Ad Censorship Turned This Woman Into A Beachball

by Lara Rutherford-Morrison
Simple background image of a multicoloured striped beach ball floating in an outdoor swimming pool. ...
Catherine Falls Commercial/Moment/Getty Images

You know how it goes: One minute you’re a human woman, the next you’re an inflatable pool toy. In Saudi Arabia, advertisers photoshopped a woman into a beach ball in an ad for swimming pools. Though images of the bizarre switch have gone viral on social media, this type of censorship — especially of images of women in ads — isn’t particularly unusual in Saudi Arabia.

On Sunday, a Twitter user who goes by “@SilentRuins” tweeted two images of an ad for Intex swimming pools. The original shows a family of five — mom, dad, and three kids — relaxing in a pool. The other image, an ad from SACO, a Saudi Arabian hardware retailer, shows the exact same scene, which a few minor alterations: The father and children have all had dark shirts photoshopped onto them, and the mother… has been replaced by a Winnie the Pooh beach ball. Yes, really. The person who did the photoshop even went to the effort of adding a reflection in the water (which, admittedly, doesn’t quite line up).

In the last two days, @SilentRuins’s tweet has gone hugely viral, racking up 89,000 shares and almost 150,000 likes. Some Twitter users seem bewildered by the change, with one commenting, “My eyes just popped out. What on earth is this monstrosity?”

Some users pointed out that this type of censorship is very common in Saudi Arabia, where images of women are tightly controlled. For example, a similar story previously made headlines in 2012, when furniture retailer IKEA came under fire for releasing a version of its catalog in Saudi Arabia in which images of women had been carefully removed. (IKEA ultimately apologized for the incident.) Some Twitter users explained that, in many cases in Saudi Arabia, images of women on packaging and in magazines are altered simply with the use of a black marker or tape.

My favorite tweets to come out of this are those that delve into the emotional and philosophical complexities of having your mom replaced by a plastic ball.

As Indy100 points out, the image of the mom-turned-beach-ball isn’t a one off: It’s from a larger SACO catalog that features other similar images, including this one:

Guess what that Simba ball used to be? If you’re answer is “a human woman,” you are correct. (You can see the unaltered image here.) Let’s hope this “My mother turned into a beach ball!” disease isn’t catching.

========================

**Brief 1**
List every company that the beach ball article names as selling a product or putting out an ad or catalog.
**Brief 2**
In the beach ball article, write out the passage between "On Sunday, a" and "quite line up).", inclusive, using "polka-dot" in place of "Winnie the Pooh".
**Brief 3**
According to the beach ball article, is each of the following statements true? Answer yes or no for each and quote the words from the article that decide it.
(a) The IKEA catalog story made headlines in 2012.
(b) The tweet by @SilentRuins received more than 150,000 likes.
(c) In the SACO ad, the children kept their original clothing.

========================

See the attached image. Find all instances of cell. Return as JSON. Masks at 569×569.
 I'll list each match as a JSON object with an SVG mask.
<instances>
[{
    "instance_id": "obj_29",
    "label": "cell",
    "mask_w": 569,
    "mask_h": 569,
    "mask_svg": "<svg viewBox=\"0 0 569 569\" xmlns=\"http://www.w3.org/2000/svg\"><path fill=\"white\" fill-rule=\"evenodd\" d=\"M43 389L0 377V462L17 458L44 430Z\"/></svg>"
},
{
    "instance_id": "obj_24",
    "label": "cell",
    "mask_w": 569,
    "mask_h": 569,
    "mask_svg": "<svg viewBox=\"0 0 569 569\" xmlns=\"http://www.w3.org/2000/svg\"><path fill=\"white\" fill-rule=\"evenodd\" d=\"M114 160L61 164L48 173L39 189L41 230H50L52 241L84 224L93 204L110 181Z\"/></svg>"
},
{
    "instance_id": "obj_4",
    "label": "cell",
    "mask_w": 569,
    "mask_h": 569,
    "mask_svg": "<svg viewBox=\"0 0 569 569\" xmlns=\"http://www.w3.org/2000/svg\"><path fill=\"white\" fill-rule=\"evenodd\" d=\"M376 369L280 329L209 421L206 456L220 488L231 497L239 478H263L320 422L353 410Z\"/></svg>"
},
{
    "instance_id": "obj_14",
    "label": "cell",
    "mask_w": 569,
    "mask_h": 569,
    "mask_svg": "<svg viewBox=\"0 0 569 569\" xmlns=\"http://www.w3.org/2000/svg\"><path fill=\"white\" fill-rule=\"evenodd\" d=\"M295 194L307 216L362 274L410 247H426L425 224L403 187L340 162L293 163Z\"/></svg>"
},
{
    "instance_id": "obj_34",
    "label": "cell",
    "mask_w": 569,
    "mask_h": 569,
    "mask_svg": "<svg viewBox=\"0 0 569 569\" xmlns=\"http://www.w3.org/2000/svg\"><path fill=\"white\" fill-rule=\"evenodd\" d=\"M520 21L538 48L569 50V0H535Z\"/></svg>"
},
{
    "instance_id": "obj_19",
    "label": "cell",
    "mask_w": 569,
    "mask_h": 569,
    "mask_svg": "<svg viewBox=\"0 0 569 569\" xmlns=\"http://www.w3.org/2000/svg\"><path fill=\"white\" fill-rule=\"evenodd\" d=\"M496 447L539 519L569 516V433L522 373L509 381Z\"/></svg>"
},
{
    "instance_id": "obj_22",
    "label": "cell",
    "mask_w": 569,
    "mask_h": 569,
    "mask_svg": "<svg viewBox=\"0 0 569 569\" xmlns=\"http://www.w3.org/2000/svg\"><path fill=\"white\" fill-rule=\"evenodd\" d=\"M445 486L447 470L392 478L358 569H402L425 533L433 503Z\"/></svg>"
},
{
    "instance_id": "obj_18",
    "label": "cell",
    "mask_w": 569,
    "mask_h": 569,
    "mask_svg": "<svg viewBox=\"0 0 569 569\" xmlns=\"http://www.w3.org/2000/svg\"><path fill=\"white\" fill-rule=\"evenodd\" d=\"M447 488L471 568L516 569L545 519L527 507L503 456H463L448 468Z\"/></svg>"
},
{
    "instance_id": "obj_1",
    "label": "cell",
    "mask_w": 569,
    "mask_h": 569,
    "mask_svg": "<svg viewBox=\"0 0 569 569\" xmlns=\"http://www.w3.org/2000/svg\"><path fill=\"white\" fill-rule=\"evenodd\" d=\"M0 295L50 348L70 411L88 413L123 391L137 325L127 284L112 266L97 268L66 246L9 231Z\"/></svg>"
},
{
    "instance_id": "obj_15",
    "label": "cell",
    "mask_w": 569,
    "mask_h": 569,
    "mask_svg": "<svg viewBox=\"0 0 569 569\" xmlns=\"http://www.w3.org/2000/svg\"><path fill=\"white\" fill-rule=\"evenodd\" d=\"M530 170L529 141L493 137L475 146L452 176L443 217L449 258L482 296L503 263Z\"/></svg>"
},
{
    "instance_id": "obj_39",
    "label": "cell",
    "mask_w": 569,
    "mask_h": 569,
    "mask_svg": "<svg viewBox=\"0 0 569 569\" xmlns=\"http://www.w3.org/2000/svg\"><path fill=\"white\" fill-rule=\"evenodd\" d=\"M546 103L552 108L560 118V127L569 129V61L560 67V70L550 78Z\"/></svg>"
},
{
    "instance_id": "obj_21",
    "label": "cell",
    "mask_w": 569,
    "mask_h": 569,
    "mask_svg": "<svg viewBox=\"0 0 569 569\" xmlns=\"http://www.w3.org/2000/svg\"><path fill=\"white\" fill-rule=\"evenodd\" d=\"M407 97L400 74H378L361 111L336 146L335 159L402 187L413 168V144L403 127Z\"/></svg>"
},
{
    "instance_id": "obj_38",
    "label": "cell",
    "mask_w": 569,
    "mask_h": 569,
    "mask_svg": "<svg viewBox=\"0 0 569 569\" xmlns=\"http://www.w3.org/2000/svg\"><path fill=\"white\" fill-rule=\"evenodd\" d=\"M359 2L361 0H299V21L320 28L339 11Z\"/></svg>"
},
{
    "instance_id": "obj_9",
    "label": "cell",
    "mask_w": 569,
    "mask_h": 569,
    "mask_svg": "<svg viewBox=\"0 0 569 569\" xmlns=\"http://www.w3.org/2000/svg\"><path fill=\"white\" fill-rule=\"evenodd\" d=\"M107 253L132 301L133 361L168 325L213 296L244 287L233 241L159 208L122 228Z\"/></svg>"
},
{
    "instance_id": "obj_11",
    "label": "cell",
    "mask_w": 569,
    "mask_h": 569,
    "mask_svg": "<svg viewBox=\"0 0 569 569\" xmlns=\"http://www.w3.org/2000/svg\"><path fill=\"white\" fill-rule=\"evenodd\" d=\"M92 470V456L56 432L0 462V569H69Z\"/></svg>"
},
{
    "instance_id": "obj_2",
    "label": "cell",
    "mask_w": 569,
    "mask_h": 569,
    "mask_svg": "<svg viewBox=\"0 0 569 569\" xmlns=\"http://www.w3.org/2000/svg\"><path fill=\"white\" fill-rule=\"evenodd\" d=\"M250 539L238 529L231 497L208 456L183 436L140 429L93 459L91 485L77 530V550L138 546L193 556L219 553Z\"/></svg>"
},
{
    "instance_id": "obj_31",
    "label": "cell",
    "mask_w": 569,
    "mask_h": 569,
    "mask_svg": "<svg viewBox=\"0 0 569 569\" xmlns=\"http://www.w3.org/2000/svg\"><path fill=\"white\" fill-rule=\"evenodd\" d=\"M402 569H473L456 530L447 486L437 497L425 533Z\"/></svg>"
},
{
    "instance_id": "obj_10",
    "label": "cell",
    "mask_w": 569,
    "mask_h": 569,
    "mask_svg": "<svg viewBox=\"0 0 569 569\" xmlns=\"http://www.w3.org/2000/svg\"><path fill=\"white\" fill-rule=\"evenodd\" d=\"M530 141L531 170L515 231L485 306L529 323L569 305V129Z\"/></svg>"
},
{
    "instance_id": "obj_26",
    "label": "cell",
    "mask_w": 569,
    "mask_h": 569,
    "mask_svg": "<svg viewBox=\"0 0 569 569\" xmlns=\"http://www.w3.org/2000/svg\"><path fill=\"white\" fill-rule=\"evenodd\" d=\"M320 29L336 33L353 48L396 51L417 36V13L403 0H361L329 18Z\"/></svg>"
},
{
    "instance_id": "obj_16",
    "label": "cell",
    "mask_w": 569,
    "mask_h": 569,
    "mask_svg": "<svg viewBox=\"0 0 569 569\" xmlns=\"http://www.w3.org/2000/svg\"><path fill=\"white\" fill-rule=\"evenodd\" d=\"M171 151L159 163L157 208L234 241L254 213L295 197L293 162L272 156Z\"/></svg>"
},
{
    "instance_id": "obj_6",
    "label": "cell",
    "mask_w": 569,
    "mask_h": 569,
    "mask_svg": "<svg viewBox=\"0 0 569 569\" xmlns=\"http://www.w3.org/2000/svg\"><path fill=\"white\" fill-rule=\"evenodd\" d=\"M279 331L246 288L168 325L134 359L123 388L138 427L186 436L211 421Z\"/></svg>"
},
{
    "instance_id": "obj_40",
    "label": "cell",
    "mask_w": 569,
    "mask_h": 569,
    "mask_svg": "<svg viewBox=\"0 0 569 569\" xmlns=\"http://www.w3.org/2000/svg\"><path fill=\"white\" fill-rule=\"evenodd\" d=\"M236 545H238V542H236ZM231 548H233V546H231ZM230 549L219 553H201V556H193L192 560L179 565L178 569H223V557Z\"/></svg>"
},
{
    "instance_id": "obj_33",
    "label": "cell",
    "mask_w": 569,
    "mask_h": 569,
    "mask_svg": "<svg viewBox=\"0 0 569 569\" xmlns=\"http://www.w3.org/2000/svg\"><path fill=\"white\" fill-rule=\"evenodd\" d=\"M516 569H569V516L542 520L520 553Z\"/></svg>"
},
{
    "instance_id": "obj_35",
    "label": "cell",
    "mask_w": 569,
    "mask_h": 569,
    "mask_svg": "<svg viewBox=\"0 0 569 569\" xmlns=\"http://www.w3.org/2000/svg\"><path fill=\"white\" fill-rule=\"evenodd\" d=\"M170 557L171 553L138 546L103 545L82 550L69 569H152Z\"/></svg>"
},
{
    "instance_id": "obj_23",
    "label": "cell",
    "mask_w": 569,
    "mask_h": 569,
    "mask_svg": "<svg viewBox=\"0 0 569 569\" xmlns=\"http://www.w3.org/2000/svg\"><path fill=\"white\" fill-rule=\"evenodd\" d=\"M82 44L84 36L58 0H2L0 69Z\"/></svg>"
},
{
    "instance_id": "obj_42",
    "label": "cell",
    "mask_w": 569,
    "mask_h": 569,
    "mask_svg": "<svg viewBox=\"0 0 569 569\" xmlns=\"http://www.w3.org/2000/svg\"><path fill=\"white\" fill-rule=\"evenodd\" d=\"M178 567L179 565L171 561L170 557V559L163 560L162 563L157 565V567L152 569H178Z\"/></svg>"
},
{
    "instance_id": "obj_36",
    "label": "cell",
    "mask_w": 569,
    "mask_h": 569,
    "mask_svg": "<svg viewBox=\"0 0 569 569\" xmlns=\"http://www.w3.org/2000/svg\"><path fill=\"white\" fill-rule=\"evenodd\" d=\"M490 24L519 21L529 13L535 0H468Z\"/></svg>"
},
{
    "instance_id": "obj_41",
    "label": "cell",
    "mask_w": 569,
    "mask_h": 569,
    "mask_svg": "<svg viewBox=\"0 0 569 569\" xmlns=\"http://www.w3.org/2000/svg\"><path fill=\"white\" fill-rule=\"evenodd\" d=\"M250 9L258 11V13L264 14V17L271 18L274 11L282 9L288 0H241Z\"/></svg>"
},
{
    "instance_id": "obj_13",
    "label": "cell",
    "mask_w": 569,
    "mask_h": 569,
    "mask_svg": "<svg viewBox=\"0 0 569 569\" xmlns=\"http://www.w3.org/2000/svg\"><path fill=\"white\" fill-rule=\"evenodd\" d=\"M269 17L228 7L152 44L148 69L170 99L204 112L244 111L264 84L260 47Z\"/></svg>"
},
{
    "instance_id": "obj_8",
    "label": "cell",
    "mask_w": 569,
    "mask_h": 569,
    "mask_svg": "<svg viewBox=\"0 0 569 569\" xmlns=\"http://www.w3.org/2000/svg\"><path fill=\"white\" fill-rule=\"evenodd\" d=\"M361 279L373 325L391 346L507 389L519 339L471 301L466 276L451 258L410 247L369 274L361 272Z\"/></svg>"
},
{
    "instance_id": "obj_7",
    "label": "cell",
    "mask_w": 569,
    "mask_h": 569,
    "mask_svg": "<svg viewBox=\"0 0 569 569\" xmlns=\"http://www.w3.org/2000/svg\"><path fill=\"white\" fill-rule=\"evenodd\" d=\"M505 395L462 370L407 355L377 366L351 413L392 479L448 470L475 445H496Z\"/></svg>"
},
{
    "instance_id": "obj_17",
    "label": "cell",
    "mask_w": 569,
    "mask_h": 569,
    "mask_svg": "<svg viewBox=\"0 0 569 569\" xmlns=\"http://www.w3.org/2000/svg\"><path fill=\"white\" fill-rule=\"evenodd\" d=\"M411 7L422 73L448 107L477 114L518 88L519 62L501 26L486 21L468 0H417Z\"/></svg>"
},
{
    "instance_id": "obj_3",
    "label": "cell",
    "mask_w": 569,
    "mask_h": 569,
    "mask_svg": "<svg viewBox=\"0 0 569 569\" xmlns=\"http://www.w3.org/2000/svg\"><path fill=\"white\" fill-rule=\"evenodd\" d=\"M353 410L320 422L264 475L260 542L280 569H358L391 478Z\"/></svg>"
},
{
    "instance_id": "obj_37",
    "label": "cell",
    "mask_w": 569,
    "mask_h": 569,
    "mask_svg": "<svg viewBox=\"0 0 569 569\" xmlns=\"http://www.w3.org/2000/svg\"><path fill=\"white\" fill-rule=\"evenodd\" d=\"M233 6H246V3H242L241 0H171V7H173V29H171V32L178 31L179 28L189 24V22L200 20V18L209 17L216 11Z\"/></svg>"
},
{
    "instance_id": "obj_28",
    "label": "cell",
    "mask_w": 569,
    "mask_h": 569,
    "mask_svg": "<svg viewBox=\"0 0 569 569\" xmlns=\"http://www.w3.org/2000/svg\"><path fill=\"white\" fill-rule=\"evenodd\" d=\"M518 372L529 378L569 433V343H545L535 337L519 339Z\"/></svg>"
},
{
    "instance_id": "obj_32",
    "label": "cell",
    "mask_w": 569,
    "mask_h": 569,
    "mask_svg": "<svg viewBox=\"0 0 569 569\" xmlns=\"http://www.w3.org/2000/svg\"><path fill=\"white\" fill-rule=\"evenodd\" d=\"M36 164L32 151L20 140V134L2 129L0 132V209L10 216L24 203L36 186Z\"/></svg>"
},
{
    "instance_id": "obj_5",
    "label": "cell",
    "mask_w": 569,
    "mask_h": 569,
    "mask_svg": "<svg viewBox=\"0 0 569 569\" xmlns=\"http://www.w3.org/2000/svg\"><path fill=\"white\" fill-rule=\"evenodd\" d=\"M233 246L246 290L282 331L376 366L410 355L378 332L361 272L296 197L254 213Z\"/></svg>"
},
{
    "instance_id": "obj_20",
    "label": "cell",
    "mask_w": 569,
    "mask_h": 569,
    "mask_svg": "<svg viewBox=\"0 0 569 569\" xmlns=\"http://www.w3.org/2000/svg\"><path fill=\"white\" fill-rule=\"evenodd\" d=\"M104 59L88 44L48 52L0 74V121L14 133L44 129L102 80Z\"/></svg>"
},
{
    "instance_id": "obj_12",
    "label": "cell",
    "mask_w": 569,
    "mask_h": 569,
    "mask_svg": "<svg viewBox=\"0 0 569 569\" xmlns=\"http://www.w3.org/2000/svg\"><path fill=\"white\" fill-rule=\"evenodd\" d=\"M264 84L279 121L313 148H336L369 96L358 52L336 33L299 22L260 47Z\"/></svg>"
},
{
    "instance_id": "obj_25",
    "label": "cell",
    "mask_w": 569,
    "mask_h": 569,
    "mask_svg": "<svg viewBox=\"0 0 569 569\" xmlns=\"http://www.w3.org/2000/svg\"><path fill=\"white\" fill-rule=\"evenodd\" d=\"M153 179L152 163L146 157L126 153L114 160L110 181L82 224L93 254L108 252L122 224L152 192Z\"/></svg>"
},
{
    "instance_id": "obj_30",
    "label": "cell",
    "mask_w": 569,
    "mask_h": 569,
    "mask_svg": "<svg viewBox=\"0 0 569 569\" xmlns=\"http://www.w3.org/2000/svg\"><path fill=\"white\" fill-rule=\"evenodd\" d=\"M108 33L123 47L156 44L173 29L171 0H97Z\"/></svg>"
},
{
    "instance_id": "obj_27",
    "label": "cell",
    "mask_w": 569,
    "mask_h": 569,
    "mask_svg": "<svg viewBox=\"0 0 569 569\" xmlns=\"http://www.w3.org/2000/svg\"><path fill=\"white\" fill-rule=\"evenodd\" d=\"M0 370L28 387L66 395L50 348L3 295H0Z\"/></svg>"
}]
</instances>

========================

**Task result 1**
Intex, SACO, IKEA

**Task result 2**
On Sunday, a Twitter user who goes by “@SilentRuins” tweeted two images of an ad for Intex swimming pools. The original shows a family of five — mom, dad, and three kids — relaxing in a pool. The other image, an ad from SACO, a Saudi Arabian hardware retailer, shows the exact same scene, which a few minor alterations: The father and children have all had dark shirts photoshopped onto them, and the mother… has been replaced by a polka-dot beach ball. Yes, really. The person who did the photoshop even went to the effort of adding a reflection in the water (which, admittedly, doesn’t quite line up).

**Task result 3**
(a) Yes: "a similar story previously made headlines in 2012"
(b) No: "almost 150,000 likes"
(c) No: "The father and children have all had dark shirts photoshopped onto them"